The heroes, tragedies, and hope of segregated housing

“Show me a hero and I’ll write you a tragedy.” ~F. Scott Fitzgerald.

*Warning! This post has the potential for spoilers.

Show David Simon a hero and he’ll write you a biopic tragedy full of injustices, passive-aggressive slights, and indifference. He’ll also create original characters, like Tommy Carcetti, Bubbles, and McNulty, who will test the needle of your moral compass on an episodic basis. You’ll want try to find the good one, the one who consistently plays it above board, the incorruptible. You’ll find yourself at bars and cocktail parties when the inevitable discovery that all parties present have binged The Wire debating who the least bad character is. But none such character exists in nearly any of his HBO series. I say nearly because I can’t speak for Treme. Like the rest of us, I never made it through the entire series. My hunch is he’s not in New Orleans either.

The latest Simon series, Show Me A Hero, a short six-episode HBO series about housing, race, and politics set in mid-1980’s Yonkers, New York is one of his more hopeful tributes to social justice, but no less delivers on the tragedy.
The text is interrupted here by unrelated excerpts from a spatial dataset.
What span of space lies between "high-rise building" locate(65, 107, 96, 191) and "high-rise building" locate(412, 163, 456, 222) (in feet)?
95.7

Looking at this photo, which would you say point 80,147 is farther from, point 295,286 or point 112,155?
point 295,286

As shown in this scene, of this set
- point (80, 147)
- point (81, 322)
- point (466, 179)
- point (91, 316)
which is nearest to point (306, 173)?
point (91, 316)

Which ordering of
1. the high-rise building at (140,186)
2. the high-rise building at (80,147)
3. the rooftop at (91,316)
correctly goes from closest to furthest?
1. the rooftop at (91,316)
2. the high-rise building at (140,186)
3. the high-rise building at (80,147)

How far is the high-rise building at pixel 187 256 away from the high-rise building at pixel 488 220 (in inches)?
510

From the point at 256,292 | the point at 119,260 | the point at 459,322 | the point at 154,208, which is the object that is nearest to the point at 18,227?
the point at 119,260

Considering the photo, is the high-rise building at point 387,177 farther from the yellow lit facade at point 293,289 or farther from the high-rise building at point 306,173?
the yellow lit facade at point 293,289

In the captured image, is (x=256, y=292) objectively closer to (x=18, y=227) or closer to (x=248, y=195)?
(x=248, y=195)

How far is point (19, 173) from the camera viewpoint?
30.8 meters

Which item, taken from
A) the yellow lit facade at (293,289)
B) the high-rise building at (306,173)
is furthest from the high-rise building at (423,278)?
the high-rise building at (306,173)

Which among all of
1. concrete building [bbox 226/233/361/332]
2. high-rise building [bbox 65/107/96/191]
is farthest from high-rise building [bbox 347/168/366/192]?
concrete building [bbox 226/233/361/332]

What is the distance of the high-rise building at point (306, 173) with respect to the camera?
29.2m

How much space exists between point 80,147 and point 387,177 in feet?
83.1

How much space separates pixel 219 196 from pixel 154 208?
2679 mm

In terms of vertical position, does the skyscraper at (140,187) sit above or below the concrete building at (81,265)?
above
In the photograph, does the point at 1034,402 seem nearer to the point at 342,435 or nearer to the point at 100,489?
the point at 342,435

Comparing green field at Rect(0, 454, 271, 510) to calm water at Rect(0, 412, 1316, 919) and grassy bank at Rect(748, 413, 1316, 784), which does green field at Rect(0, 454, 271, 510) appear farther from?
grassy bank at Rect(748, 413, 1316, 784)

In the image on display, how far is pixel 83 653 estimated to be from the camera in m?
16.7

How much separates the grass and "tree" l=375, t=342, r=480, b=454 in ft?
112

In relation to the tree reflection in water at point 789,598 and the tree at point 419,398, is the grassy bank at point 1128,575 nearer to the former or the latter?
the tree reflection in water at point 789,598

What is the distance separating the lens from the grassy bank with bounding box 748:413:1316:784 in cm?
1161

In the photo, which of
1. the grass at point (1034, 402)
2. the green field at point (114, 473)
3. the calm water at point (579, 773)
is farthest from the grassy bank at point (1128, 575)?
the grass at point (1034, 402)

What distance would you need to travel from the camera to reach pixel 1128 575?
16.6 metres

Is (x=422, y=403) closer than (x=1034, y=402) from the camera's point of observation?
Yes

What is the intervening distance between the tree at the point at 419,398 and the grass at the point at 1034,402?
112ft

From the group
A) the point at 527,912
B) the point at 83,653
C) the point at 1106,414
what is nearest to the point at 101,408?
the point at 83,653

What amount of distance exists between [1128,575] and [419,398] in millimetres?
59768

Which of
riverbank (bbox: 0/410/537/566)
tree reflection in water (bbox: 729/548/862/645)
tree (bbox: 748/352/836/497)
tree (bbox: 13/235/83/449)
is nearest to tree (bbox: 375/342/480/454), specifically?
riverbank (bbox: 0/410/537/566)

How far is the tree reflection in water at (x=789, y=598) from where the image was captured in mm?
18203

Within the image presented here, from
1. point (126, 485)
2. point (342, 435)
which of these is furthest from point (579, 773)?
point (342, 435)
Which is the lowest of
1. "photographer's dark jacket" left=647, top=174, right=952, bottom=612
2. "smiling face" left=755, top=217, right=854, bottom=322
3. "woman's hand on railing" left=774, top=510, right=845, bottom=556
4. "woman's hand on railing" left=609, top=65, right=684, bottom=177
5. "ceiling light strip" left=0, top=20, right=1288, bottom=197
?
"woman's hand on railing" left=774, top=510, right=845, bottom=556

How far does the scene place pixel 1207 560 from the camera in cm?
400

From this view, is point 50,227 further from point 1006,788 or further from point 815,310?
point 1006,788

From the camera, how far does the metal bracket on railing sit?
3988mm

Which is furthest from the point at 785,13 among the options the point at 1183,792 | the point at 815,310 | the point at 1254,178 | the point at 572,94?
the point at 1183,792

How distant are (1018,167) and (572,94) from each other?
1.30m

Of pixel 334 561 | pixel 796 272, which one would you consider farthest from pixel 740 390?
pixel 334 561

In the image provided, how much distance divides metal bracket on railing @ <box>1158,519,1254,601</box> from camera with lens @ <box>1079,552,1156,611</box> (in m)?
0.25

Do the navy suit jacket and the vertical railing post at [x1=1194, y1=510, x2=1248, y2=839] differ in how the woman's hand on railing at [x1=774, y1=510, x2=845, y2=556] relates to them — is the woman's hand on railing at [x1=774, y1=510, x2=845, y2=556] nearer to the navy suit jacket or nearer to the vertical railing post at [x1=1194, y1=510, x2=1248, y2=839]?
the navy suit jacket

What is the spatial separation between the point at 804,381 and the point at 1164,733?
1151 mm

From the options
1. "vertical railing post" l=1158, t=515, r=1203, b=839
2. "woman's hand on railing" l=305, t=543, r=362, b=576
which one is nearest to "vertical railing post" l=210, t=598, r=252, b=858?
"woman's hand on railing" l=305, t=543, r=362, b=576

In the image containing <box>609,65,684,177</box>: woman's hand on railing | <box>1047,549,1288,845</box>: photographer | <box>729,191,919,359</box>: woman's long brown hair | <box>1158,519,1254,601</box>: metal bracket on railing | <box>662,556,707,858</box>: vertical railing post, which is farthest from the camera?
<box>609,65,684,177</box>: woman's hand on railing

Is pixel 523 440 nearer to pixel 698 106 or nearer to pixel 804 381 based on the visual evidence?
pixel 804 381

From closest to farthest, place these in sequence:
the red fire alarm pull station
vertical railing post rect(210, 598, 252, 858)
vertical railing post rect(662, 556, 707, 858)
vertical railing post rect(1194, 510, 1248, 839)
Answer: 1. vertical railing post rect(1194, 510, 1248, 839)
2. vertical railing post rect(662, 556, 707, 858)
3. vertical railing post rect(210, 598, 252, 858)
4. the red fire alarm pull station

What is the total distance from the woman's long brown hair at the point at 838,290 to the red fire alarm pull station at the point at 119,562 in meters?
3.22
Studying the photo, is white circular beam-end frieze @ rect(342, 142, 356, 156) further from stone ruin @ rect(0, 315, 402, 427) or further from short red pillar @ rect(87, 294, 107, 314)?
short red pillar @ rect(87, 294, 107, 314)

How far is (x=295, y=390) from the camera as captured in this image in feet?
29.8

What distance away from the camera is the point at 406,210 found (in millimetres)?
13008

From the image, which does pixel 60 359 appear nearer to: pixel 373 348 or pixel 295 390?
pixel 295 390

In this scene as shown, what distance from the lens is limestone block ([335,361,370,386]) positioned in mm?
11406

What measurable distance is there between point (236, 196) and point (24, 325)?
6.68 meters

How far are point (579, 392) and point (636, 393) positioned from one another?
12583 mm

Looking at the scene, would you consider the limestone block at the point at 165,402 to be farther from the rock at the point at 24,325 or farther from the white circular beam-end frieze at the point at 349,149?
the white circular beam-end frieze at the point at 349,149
White citizens of Yonkers protest and riot against a federal court order to enforce desegregation by building two hundred mixed-income and public housing units. Newly elected hero mayor Nick Wasicsko campaigned on the promise to appeal the order, but discovers almost immediately after his election the appeal has been denied and he must enforce the law by building the homes.

Vignettes of women, almost all single, working Latina and African-American mothers, who seek the dream a low-story townhome in Yonkers – a refuge for their children from the violence, gangs, and drug dealing prevalent in the high rises – provide proportionate humanity to the legal and political battles in each episode. Though his character rarely if ever sees the housing issues through the lens of these women, Wasicsko changes his mind, seemingly worn down and physically exhausted by the unrelenting, violent, and venomous housing opponents. Down but not out, Nick becomes a champion for the cause he campaigned against, seeing the construction of the housing development through to the end.

Hope. A weird, unnatural feeling from a Simon series, right? Relax. Simon delivers on the rest of the Fitzgerald quote left off the show’s title–He did in fact write you a tragedy.

This one is chock full of injustices, “codespeak,” and indifference masquerading in 80’s hair, shoulder pads, Billy Joel and Bruce Springsteen hits. Gentle warning if you’re watching Hero and sub-40: Don’t be fooled by such tropes. You’re inclination will be to screen-capture the images and stories as events in the past that were extensions of the post-Brown v. Board integration efforts such as white flight and redlining. They continue today in cities and states everywhere.

Emboldening such delusions are cities like my hometown, Chicago, where vestiges of public and mixed income housing have been erased. Cabrini-Green homes, public high-rise buildings constructed in the early 1940s, loomed large over what is now a tony, predominantly white neighborhood. How would you know Chicago, like Yonkers, was the setting of similar housing disputes when a Target now stands in the old Cabrini lot? You wouldn’t. That was intentional, according to David Simon in an interview with Secretary of Housing and Urban Development, Julian Castro. According to Simon, “Federal, state and local governments spent their resources, spent our resources to build a segregated society. We didn’t arrive at a Yonkers that magically self-segregated without a plan. We planned this society. We spent our money, our treasure, our tax dollars to achieve this over the course of decades. We spent it to create public housing when it was white folks who were the beneficiaries during the Depression, or the redlining that happened under the FHA, which was a New Deal program, or the great mainstream use of public housing to help veterans coming back from World War II. It was all a program that had widespread support — until people of color became the beneficiaries.”

SCOTUS reporters tried to write this into the mainstream political narrative during coverage of the surprising 5-4 decision in Texas Housing case from last term. It had the unfortunate timing of coming down the same day as the Obamacare decision (King v. Burwell) and the day before the same-sex marriage decision (Obergefell v. Hodges), thus it ended up lost in the frenzy.

A group called the Inclusive Communities Project (ICP) challenged Texas’ Department of Housing and Community Affairs for giving too many tax credits to housing in predominantly black neighborhoods. The credits were repeatedly awarded to housing developments in predominantly black, low-income neighborhoods which had the effects of keeping black neighborhoods black and white neighborhoods white. When money stays in the same neighborhoods it does nothing to integrate them, especially those segregated for decades. Think about the long term effects of a lack of housing mobility. It doesn’t simply limit geographic options, it impacts what schools children attend, the quality of their education, health (more food “deserts,” less quality grocery options), safety, access to transportation, job opportunities, and life expectancy.

These effects may not arouse your interests like a binge-watchable David Simon series does, but they are real and no less tragic today, in 2015, as they were in the 1980’s.